Ao longo da carreira, também atuou no patrulhamento da Força Tática, até ser incorporado à Rota, considerada uma das tropas de elite da corporação.
Participação no documentário sobre o Caso Eloá
Em novembro de 2025, Ronickson concedeu uma entrevista para o documentário Caso Eloá: Refém ao Vivo, lançado pela Netflix.
Na produção, ele relembrou os dias de tensão vividos pela família durante o sequestro de Eloá Cristina Pimentel, morta aos 15 anos pelo ex-namorado Lindemberg Alves, em outubro de 2008.
Durante a entrevista, o oficial criticou a ampla exposição do sequestrador durante a cobertura televisiva do caso.
“Ele virou a estrela de tudo aquilo ali, daquele contexto. E aí põe o cara ao vivo para falar o que ele quiser falar?”, afirmou.
Ronickson também recordou a angústia enquanto acompanhava as negociações conduzidas pelo Grupo de Ações Táticas Especiais (Gate).
“Eu estava com a cabeça a mil. Meu, por que esses caras não entram logo ali? Por que não acaba logo com isso aí?”, relembrou.
Em outro momento do documentário, o policial emocionou-se ao falar das consequências do crime para sua família.
“Ele acabou com a minha família. Hoje a gente consegue seguir, mas a ferida fica. Como seria se a Eloá estivesse conhecendo a minha filha?”, declarou.
Como ocorreu o ataque
Segundo a Polícia Militar, Ronickson foi atacado na Avenida Goiás, em São Caetano do Sul.
Informações iniciais apontam que ele realizava um treino de crossfit quando foi surpreendido por homens armados em uma motocicleta, que efetuaram diversos disparos antes de fugir.
Equipes de resgate prestaram os primeiros atendimentos no local, e o oficial foi transportado pelo helicóptero Águia para um hospital da capital paulista, onde passou por cirurgia. A ocorrência segue sendo investigada, e a polícia realiza diligências para identificar e localizar os responsáveis pelo ataque.
Relembre o Caso Eloá
Em 13 de outubro de 2008, Lindemberg Alves invadiu o apartamento da ex-namorada Eloá Cristina Pimentel, em Santo André, após não aceitar o fim do relacionamento.
O sequestro durou cerca de 100 horas e mobilizou todo o país. Durante o cárcere privado, outros três adolescentes também foram mantidos como reféns. Dois deles foram liberados ainda no primeiro dia, enquanto Nayara Rodrigues chegou a deixar o apartamento, mas retornou para auxiliar nas negociações.

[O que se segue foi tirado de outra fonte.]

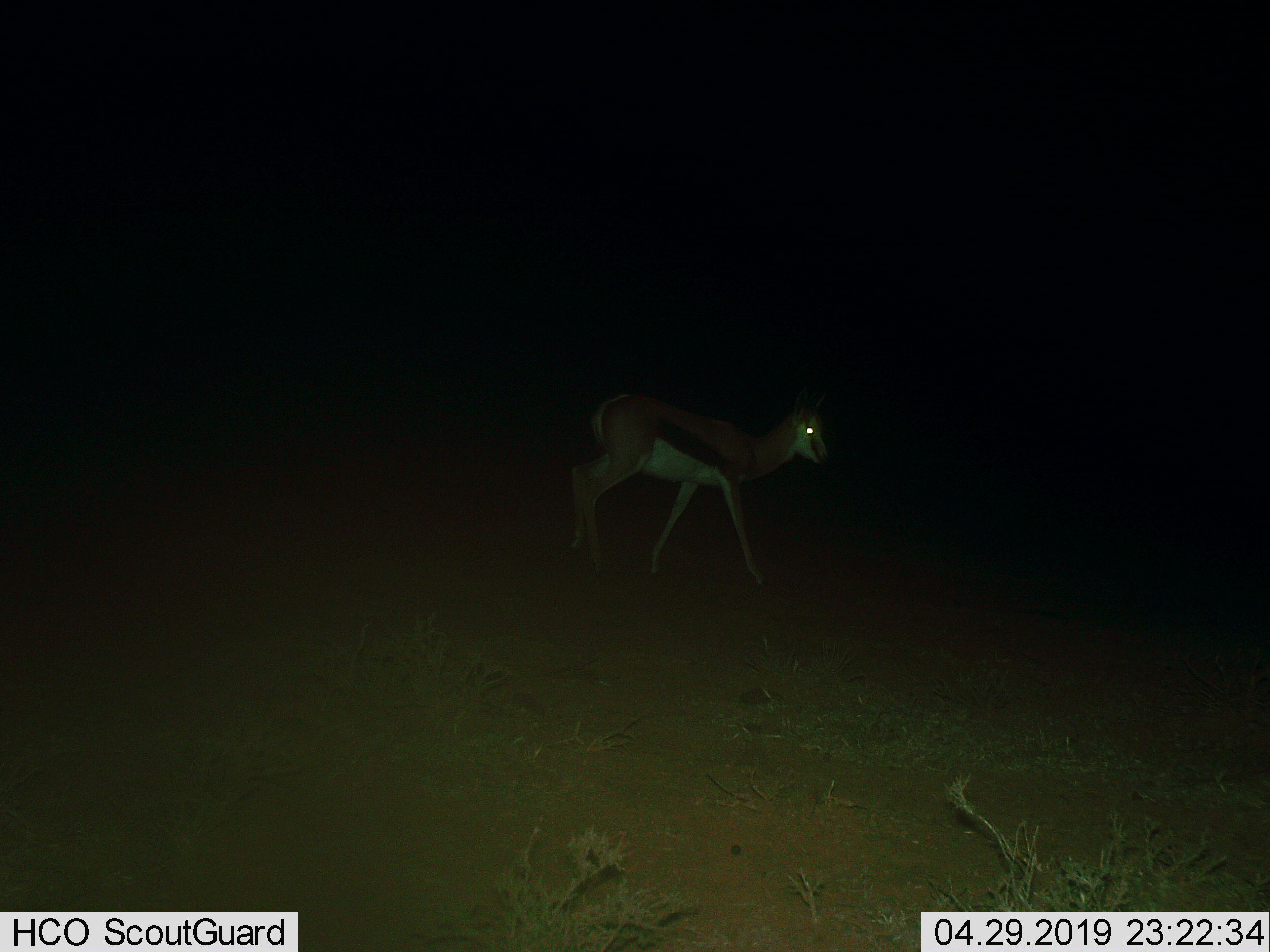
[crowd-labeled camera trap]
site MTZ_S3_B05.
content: unidentified animal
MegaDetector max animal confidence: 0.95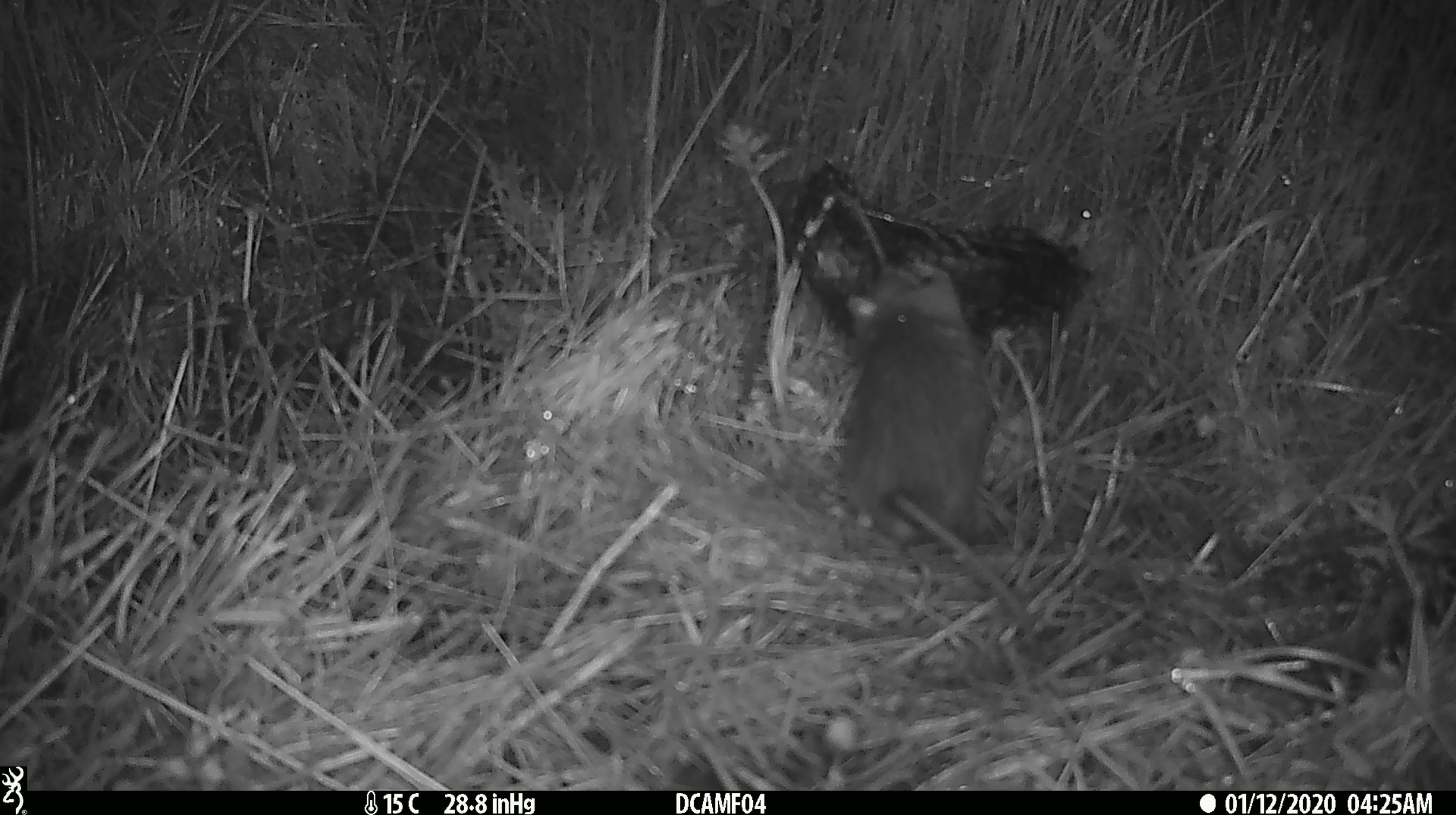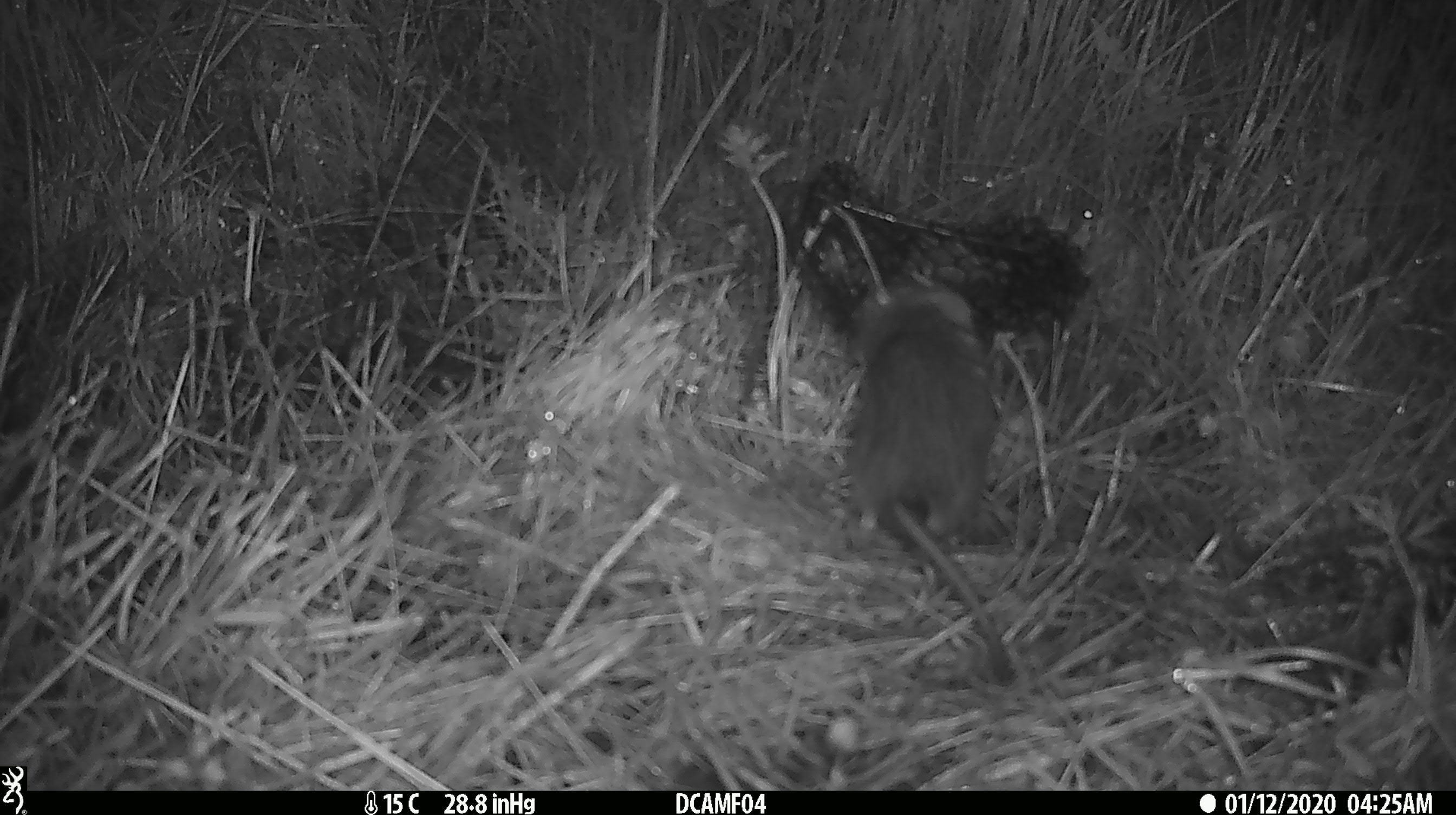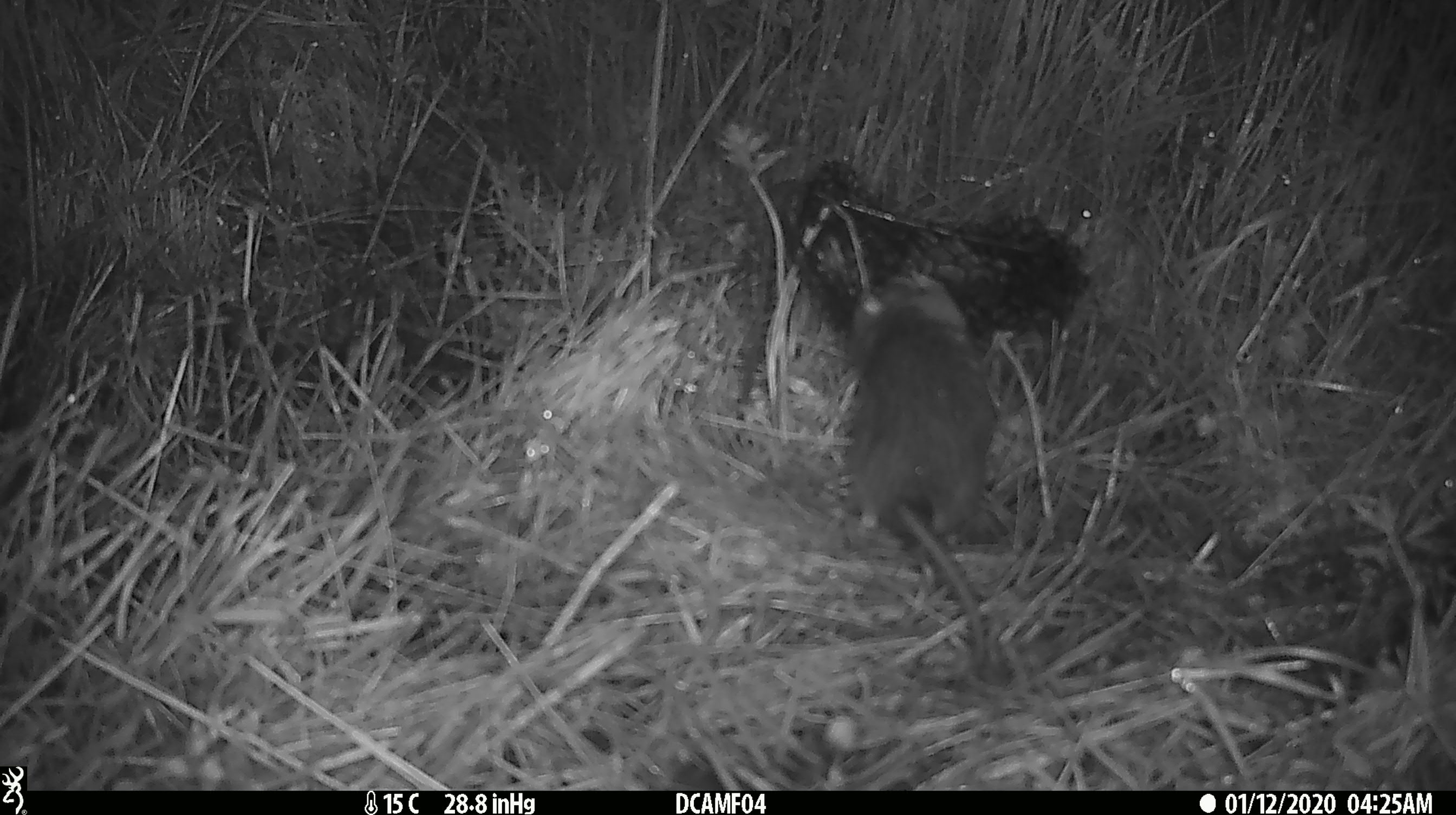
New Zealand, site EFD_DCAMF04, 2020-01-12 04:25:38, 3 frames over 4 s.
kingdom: Animalia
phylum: Chordata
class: Mammalia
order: Rodentia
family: Muridae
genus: Rattus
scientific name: Rattus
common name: rat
Rat (Rattus).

Após dias de negociação sem sucesso, a polícia invadiu o imóvel. Lindemberg reagiu atirando contra as duas jovens. Eloá foi atingida na cabeça e na virilha e morreu. Nayara levou um tiro no rosto, mas sobreviveu.
Em fevereiro de 2012, Lindemberg foi condenado a 98 anos e 10 meses de prisão por homicídio qualificado, tentativa de homicídio, cárcere privado e outros crimes.